When they moved from New Jersey to Brooklyn, the Nets tried to buy the fandom of New York basketball fans with big names and a flashy arena. That didn’t go so well. Now, they are laying a foundation the old-fashioned way: brick by brick.

(AP Images/Ringer illustration)
(AP Images/Ringer illustration)

The 2017 NBA draft should have been the greatest moment in the short, awkward history of the Brooklyn Nets. The Nets suffered the worst record in the NBA last season, and the lottery balls came up Brooklyn. You can picture Markelle Fultz coming on stage after the Nets picked him first, smile brimming beneath his new Brooklyn flat brim as the Barclays Center crowd goes wild.

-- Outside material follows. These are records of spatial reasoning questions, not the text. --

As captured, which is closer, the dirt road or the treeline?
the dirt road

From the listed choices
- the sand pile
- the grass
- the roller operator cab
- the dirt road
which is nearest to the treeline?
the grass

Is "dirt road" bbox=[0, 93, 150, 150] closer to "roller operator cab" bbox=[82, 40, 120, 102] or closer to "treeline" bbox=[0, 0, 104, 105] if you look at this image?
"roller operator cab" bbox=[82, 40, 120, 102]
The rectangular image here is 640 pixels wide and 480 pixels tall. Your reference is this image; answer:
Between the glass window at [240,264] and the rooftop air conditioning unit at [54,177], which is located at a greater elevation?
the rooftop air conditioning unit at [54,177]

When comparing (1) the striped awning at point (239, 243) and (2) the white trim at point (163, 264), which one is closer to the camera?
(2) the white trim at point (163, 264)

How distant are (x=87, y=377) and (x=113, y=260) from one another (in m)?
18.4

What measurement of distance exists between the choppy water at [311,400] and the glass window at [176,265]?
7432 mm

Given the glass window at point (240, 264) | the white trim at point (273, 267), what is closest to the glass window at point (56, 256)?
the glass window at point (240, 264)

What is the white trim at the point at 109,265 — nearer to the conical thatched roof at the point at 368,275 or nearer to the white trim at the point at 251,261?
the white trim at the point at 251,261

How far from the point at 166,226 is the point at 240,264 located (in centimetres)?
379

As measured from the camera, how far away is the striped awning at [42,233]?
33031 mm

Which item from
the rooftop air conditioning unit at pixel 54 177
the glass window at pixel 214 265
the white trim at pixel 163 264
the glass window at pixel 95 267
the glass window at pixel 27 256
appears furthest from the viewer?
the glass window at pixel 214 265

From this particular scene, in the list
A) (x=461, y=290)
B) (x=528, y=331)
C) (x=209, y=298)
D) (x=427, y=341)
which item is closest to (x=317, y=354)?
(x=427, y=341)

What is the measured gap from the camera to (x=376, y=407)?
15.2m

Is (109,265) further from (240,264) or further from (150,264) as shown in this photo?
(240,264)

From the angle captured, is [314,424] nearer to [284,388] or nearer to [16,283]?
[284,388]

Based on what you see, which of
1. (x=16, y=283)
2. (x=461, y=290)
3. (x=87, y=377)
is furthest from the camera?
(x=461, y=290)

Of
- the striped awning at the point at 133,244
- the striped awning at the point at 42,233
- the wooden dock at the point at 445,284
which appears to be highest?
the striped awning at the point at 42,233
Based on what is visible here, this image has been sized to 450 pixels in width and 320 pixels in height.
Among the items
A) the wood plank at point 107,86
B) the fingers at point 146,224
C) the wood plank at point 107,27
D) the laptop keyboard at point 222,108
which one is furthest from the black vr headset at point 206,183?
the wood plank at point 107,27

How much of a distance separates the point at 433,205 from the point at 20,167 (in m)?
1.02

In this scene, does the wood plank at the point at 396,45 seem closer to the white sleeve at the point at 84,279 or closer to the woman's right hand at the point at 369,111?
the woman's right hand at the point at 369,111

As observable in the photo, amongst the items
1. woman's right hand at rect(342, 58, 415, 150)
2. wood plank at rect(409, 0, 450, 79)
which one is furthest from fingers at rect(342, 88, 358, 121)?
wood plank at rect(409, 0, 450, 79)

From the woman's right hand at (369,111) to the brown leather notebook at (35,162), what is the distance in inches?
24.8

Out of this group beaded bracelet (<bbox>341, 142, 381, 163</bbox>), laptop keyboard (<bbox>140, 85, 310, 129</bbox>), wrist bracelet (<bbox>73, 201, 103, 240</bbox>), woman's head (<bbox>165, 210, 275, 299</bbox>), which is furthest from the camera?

Unfortunately, the Nets gave away the right to that pick in a 2013 trade for Kevin Garnett and Paul Pierce. We won’t truly know who won this year’s trade between the Celtics and Sixers for that top pick for years, but we certainly know who lost it: The Nets, who have been crippled by the Garnett-Pierce trade in a way few franchises have ever been affected by one move.

Even if they needed to make that trade, it’s hard to imagine they couldn’t have done it without giving up the 2017 pick. They also gave up a first-round pick in 2014, the no. 3 pick in last year’s draft, and what should be another high pick in next year’s draft, along with a slew of players. That was more than enough for the two old players they traded for. Why did they have to throw in the ability for Boston to swap for the better pick in this year’s draft? Could they truly not have pulled off the deal without that addition?

It’s not news that the trade has been a disaster for Brooklyn — we’ve known that since 2014, when Pierce left the team in free agency after just one season and Garnett’s performance made it clear he wasn’t the player he once was. But it’s still amazing to reflect on how bad it’s been. It robbed the Nets of the ability to produce a quality basketball team — they’re not just miles away from competing; they’re miles away from the Eastern Conference teams that are miles away from the Cleveland Cavaliers who seem miles away from competing with the superteam Warriors — and it’s robbed them of the ability to reap the rewards of their badness with high lottery picks. They’re probably the first team in about a decade to earn the league’s worst record without intentionally tanking — after all, they had no motivation to.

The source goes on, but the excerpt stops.